A lire sur: http://www.computerworld.com/s/article/9246682/Do_you_understand_your_company_s_personality_
Corporate culture might matter even more to your project's success than ROI does. Here's how to work with it rather than against it.
By Minda Zetlin
March 10, 2014 06:30 AM ET
Computerworld - IT executives at Splunk faced a challenge. They needed to provide training materials for employees who would be using a new security program. The $268 million San Francisco company makes an application that collects machine data on everything from servers to elevators and heating systems.
"A lot of our employees have Ph.D.s and are IT geniuses," says CIO Doug Harr. Rather than lay down the law with these folks about what they can and can't load on their desktop computers, IT gives them administrative powers and a few security guidelines. So when it was time to train users, Harr knew a run-of-the-mill how-to would be a bad idea. "We looked long and hard for training materials that would be acceptable to them," he says.

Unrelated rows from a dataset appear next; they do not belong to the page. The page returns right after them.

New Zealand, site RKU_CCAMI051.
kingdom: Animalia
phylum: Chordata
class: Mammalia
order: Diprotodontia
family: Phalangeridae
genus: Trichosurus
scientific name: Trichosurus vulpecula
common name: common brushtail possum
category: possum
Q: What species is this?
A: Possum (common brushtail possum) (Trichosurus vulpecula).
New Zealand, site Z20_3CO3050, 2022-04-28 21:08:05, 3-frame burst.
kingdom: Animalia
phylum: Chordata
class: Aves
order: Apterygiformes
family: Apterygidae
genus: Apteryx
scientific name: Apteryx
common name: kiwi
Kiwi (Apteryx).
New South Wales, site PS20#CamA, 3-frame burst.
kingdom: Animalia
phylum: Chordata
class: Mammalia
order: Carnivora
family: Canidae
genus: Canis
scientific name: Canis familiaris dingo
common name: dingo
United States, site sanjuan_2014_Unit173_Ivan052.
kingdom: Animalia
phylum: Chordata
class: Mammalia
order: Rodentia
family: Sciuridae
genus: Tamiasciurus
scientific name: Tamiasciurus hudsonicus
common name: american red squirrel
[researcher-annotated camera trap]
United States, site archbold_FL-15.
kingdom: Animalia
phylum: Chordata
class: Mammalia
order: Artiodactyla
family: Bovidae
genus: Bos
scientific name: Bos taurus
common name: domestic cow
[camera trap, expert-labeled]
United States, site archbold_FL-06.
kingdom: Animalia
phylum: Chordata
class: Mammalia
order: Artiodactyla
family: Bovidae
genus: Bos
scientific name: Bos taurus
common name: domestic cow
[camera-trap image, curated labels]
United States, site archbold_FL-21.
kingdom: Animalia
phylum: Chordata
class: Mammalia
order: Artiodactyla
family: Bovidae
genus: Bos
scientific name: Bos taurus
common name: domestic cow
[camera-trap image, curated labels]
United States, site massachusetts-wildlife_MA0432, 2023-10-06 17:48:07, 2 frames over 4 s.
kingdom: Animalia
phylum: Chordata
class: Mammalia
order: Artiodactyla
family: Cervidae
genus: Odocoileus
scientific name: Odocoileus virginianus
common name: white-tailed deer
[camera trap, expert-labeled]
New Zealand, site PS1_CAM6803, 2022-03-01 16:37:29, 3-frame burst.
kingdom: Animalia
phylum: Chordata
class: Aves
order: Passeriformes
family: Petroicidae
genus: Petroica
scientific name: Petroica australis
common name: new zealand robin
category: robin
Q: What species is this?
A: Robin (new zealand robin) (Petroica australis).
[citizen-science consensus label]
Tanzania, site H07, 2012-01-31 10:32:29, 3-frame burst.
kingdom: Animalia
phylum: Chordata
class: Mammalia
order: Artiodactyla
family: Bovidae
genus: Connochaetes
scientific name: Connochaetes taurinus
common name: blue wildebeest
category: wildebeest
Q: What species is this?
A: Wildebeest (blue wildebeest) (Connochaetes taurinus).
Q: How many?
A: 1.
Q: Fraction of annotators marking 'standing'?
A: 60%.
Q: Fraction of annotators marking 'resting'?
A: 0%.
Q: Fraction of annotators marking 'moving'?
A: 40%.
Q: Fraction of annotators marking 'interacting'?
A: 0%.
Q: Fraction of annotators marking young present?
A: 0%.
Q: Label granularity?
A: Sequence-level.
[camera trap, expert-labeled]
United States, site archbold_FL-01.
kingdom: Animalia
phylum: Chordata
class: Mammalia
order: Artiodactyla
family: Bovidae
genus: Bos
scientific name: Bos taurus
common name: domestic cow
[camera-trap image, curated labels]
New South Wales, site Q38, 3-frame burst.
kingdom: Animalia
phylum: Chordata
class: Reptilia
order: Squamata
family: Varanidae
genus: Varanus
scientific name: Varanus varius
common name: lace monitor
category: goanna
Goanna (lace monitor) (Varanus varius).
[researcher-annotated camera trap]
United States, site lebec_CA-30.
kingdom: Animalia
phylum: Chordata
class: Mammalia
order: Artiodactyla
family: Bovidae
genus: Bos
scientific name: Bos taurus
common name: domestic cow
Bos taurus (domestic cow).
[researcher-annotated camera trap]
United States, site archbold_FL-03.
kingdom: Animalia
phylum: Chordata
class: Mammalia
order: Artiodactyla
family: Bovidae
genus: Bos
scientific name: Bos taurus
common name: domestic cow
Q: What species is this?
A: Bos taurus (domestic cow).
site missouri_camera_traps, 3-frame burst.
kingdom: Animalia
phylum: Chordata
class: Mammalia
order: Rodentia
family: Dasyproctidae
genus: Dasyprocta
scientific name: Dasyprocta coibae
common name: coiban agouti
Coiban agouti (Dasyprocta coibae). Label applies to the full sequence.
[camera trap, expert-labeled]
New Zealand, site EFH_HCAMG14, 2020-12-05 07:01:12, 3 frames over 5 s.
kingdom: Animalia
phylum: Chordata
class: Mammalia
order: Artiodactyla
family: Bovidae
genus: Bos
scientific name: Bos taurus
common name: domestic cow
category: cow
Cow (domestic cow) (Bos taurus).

Eventually, Harr and his team found some animated videos, mostly black-and-white and wry in tone, similar to Virgin America's 2008 safety video. They worked, and as a further step, IT is now creating training videos of its own, featuring some of Splunk's own employees.
If that sounds like too much trouble for a simple training video that employees will spend only a couple of minutes watching, then you're missing an important point about IT in today's workplace: To be effective, you must deeply understand and fully engage with the culture of your organization.
"I've been with Gartner 25 years and had thousands of conversations, and it's very clear that technology is not the No. 1 challenge our clients face," says Ken McGee, a research fellow at Gartner. "They get technology. The biggest issues are not technology but culture."
It's an issue that doesn't get enough attention, he says. For instance, when a new CIO arrives to reorganize IT, or a merger requires that two formerly separate operations combine, conditions are ripe for conflict. But many IT leaders ignore the danger. CIOs who would never put a networking novice onto an important infrastructure project assign people with limited human dynamics know-how to projects where culture clash is likely. "Then we're surprised there are so many problems," McGee says.
Dave Kelble, director of IT for the Abramson Center for Jewish Life, which provides residential and nonresidential services to seniors at its 72-acre campus in North Wales, Pa., considers organizational culture to be such an important topic that after getting an MBA in information systems, he went back for a master's in organizational dynamics. "It gives you a perspective you don't get in business school or technical school," he says. "I've found in the past the ROI calculations don't necessarily get a project accepted. You have to work with people to implement new technology."
Some of the biggest challenges for IT leaders arise when they're charged with making profound changes to the culture of their IT organizations. It's a process that always rests on communication.
"The fastest way to make any real change is to spend a lot of time talking to people, and that always seems to take too long," says Stephen Balzac, president of 7 Steps Ahead. When he coaches CIOs, he says, they often ask, "Why don't we just do it?"
"How has that worked for you in the past?" Balzac asks.
"People push back," the CIOs admit.
Then he explains that "it's not how fast you go, it's how smoothly you accelerate."
From Four to One
Dale Danilewitz, CIO at AmerisourceBergen, an $88 billion pharmaceutical wholesaler headquartered in Valley Forge, Pa., is charged with centralizing what had previously been four separate IT operations at four separate lines of business.
At the same time, his mission is to increase the amount of IT services that are charged back to business units. To complicate matters further, the company has divisions across the U.S. and is expanding globally. Many IT operations and staffers are still embedded within business units.
To help far-flung IT people come together as a team, Danilewitz does a lot of communicating, by email, through the company's internal social network, with road shows, in monthly all-hands teleconference town hall meetings, and even with posters and other materials promoting IT's goals.
It was at one of the town hall meetings that he encountered a common cultural trap: What the speaker means isn't always what the listener hears. Danilewitz was discussing the need for the unified IT department to come together behind common technologies rather than clinging to whichever apps they had been using before centralization.
To underscore the point, he noted, "We are providing a service and shouldn't think of ourselves as the only service provider available to the business. We have to hold ourselves accountable, because if we're too complacent, the business may look elsewhere for that service."
His words struck a nerve with one business unit's IT group. That group had been through downsizing in which many of its jobs were outsourced, and people feared that the same thing might be happening again.
"That was not my intent," Danilewitz says. "I had to recover and provide a better explanation."
It was a great illustration of how corporate culture affects perceptions without our being aware of it. "It's like an accent," he says. "You don't know you have one until you encounter a different one."